Temp file leaks

A temp file is a guest, not a tenant — if nobody shows it the door, it stays forever.

The idea

Lots of jobs write a scratch file: an upload buffer, a resized image, a render of a PDF. The plan is always “use it, then delete it.” But when a request throws an exception between creating the file and deleting it, the delete never runs. The file is orphaned on disk.

One orphan is harmless. A leak is the same bug repeating thousands of times a day. Disk usage creeps up, inodes run out, and one morning the partition is full — and the service that mattered can no longer write.
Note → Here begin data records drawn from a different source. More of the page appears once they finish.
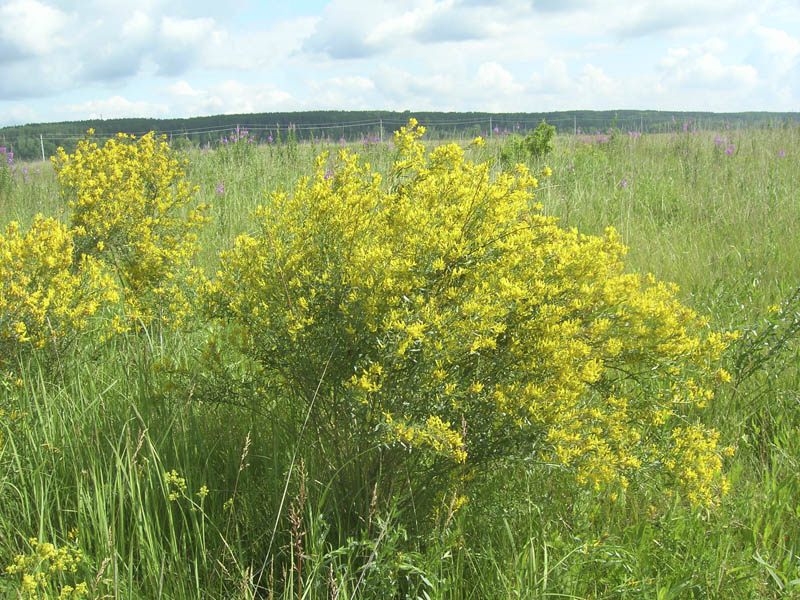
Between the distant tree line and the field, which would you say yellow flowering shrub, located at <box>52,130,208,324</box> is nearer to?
the field

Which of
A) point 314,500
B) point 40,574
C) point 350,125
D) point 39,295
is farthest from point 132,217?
point 350,125

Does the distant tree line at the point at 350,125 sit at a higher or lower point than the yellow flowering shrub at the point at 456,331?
higher

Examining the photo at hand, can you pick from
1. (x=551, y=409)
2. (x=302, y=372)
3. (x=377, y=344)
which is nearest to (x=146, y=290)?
(x=302, y=372)

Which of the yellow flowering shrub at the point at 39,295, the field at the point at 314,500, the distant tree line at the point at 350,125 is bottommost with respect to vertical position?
the field at the point at 314,500

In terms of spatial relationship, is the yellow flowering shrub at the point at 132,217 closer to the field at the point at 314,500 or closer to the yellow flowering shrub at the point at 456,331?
the field at the point at 314,500

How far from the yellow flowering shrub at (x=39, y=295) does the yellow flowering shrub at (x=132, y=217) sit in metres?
0.55

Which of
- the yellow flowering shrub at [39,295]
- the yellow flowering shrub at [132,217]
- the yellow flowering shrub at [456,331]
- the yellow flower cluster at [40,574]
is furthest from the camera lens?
the yellow flowering shrub at [132,217]

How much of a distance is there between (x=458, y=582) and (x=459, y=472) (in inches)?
12.6

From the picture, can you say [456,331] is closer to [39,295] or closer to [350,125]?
[39,295]

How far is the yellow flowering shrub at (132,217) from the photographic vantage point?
3617 mm

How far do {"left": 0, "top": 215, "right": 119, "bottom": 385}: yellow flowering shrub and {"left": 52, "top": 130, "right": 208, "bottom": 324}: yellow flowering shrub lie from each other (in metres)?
0.55

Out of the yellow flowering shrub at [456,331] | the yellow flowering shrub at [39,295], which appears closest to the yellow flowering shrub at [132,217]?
the yellow flowering shrub at [39,295]

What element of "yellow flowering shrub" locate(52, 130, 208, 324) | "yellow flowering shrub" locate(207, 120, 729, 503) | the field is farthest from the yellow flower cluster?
"yellow flowering shrub" locate(52, 130, 208, 324)

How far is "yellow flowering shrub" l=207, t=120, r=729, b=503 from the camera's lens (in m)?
1.77
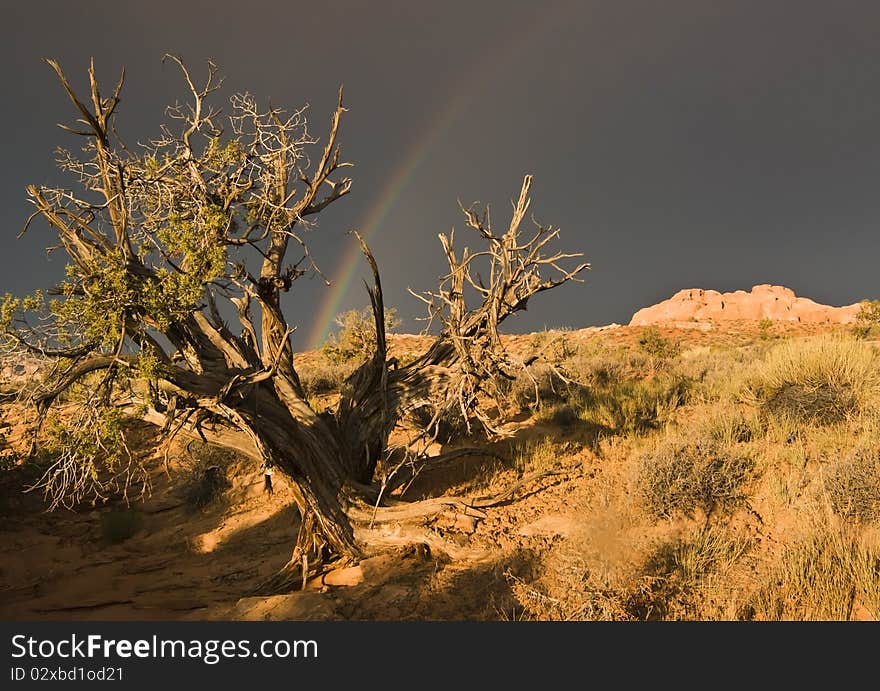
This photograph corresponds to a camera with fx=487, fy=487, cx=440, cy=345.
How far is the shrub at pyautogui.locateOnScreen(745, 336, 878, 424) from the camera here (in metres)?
8.13

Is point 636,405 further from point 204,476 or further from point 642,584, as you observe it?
point 204,476

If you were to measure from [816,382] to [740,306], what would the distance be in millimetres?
126881

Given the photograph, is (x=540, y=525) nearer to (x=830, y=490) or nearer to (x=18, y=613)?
(x=830, y=490)

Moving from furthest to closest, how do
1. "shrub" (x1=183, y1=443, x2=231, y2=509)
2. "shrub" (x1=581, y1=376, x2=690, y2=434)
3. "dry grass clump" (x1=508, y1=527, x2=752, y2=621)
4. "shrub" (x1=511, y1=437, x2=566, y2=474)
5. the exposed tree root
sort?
"shrub" (x1=183, y1=443, x2=231, y2=509), "shrub" (x1=581, y1=376, x2=690, y2=434), "shrub" (x1=511, y1=437, x2=566, y2=474), the exposed tree root, "dry grass clump" (x1=508, y1=527, x2=752, y2=621)

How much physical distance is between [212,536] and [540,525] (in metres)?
6.80

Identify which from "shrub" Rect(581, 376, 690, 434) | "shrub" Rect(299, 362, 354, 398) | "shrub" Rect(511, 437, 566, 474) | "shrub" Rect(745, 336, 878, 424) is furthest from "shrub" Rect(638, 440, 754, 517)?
"shrub" Rect(299, 362, 354, 398)

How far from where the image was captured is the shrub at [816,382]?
320 inches

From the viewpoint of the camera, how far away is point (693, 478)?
256 inches

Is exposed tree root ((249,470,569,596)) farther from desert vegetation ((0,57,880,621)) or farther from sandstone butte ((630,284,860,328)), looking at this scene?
sandstone butte ((630,284,860,328))

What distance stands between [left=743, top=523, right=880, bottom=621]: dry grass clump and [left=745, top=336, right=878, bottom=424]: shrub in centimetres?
377

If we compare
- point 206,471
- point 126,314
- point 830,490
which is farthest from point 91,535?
point 830,490

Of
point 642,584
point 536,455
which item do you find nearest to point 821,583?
point 642,584

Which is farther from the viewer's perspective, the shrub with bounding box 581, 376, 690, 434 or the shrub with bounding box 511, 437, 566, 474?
the shrub with bounding box 581, 376, 690, 434

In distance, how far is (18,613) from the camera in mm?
7062
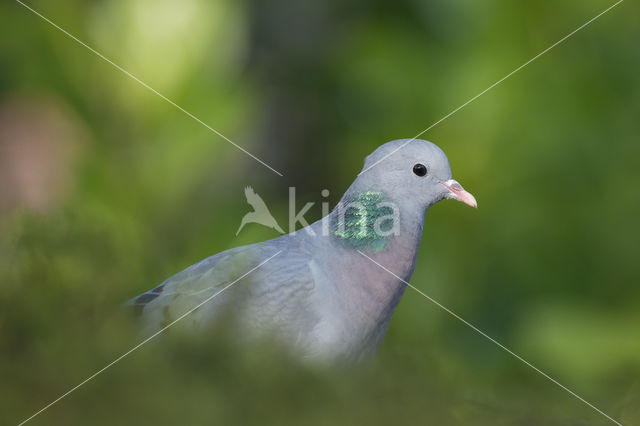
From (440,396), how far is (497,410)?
0.11 feet

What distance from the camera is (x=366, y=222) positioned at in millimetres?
1330

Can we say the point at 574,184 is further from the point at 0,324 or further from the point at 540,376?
the point at 0,324

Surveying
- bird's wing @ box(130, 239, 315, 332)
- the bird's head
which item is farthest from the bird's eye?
bird's wing @ box(130, 239, 315, 332)

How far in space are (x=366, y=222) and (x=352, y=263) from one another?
0.08 m

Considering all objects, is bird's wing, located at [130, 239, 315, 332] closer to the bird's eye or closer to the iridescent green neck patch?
the iridescent green neck patch

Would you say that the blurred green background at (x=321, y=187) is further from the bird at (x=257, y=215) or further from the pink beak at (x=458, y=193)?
the pink beak at (x=458, y=193)

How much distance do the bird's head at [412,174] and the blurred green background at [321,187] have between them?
9.6 inches

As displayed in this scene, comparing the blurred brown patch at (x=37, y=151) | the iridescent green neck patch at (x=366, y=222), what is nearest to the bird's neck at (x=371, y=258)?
the iridescent green neck patch at (x=366, y=222)

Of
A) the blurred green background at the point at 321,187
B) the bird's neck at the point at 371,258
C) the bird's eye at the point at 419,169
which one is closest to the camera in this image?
the blurred green background at the point at 321,187

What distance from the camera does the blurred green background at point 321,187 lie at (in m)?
0.33

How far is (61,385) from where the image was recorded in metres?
0.33

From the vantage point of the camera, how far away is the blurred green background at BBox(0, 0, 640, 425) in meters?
0.33

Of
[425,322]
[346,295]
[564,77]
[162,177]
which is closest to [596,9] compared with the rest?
[564,77]

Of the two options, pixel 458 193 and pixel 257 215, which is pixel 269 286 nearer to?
pixel 257 215
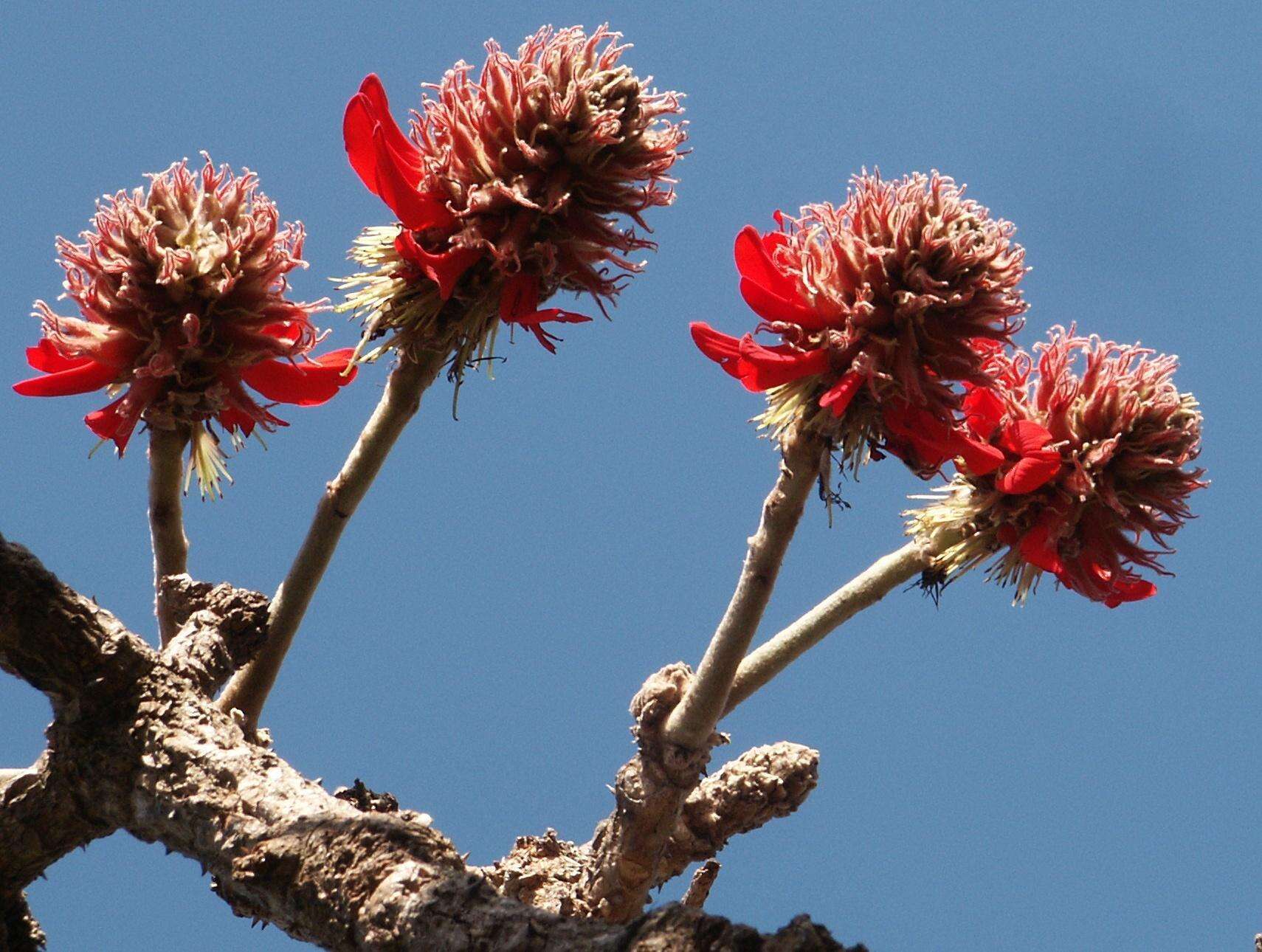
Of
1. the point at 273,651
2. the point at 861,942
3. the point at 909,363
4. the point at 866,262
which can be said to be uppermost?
the point at 866,262

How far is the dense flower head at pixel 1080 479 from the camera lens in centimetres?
386

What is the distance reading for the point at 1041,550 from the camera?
12.5 ft

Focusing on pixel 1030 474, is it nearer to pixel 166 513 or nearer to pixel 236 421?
pixel 236 421

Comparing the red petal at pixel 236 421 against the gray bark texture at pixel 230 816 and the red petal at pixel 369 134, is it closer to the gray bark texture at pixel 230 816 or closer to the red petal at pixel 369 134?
the gray bark texture at pixel 230 816

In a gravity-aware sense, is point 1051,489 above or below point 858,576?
above

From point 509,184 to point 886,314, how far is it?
0.99 meters

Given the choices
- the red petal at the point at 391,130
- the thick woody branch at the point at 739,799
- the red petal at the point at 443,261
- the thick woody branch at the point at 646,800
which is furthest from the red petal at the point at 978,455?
the red petal at the point at 391,130

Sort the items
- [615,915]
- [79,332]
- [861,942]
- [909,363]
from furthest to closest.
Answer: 1. [615,915]
2. [79,332]
3. [909,363]
4. [861,942]

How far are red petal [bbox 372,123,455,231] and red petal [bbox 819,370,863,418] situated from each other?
3.42ft

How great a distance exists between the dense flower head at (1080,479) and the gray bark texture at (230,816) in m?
1.02

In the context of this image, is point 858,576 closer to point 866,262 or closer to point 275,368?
point 866,262

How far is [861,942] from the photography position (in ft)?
7.41

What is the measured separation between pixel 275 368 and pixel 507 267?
747mm

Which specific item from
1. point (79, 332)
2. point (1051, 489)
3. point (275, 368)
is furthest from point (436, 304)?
point (1051, 489)
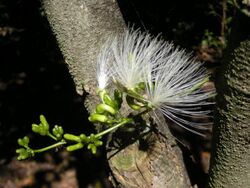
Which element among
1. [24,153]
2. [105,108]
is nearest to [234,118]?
[105,108]

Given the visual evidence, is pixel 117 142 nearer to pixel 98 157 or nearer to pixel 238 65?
pixel 238 65

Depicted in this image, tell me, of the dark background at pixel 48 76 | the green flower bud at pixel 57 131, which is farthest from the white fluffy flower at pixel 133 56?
the dark background at pixel 48 76

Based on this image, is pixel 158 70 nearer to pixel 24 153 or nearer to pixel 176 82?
pixel 176 82

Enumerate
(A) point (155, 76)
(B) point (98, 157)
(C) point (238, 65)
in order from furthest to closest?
(B) point (98, 157), (A) point (155, 76), (C) point (238, 65)

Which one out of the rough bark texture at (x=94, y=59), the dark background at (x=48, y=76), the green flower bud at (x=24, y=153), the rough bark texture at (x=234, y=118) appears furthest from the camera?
the dark background at (x=48, y=76)

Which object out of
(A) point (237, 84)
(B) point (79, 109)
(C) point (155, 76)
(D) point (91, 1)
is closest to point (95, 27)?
(D) point (91, 1)

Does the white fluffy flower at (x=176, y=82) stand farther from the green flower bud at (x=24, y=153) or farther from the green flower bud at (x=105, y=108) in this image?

The fix is to make cleanup guaranteed, not best-effort: tie the file's lifetime to a scope that always unwinds.

Cleanup:

Pick a cleanup strategy, then press Play to run 8 requests. Some will fail mid-job.

How it works

The leaky version deletes only on the happy path, so any exception skips the delete. The robust version binds the temp file to a scope that the language guarantees will unwind — a with block, try/finally, or a self-deleting temp handle. When the scope exits, normally or by exception, the file is removed.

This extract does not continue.